§ **Exercise details**
Print the data exactly. Omit the pictures.

§ **Material provided**
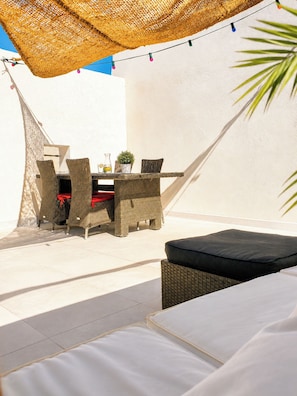 Een terras met rieten meubilair, een tafel met een bloempot en een lichtslingering.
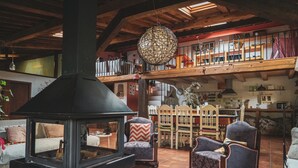 A rustic interior with a wood-burning stove, a dining area with chairs and a table, and a loft space with a balcony.
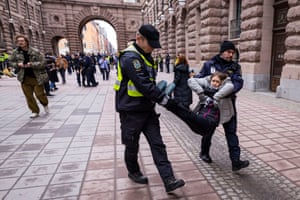 Greta Thunberg is carried away from a protest
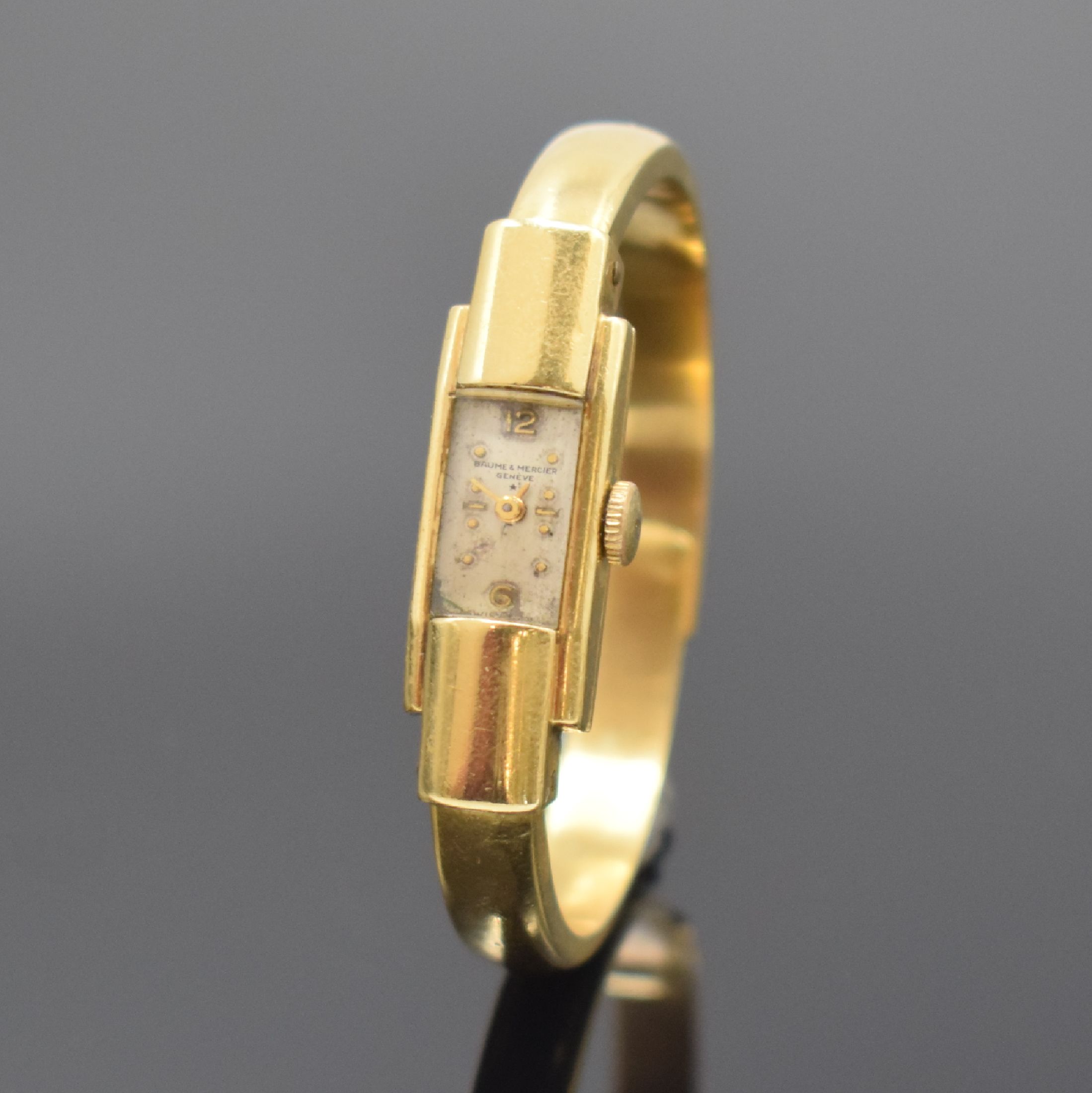 BAUME & MERCIER Spangenuhr in GG 750/000, Schweiz um 1940, Handaufzug, Boden aufgedr., silb. Zifferbl. altersbed. pat./fl., gold. Std.-Ind. u. ...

§ **Completed exercise**
 Een terras met rieten meubilair, een tafel met een bloempot en een lichtslingering.
 A rustic interior with a wood-burning stove, a dining area with chairs and a table, and a loft space with a balcony.
 Greta Thunberg is carried away from a protest
 BAUME & MERCIER Spangenuhr in GG 750/000, Schweiz um 1940, Handaufzug, Boden aufgedr., silb. Zifferbl. altersbed. pat./fl., gold. Std.-Ind. u. ...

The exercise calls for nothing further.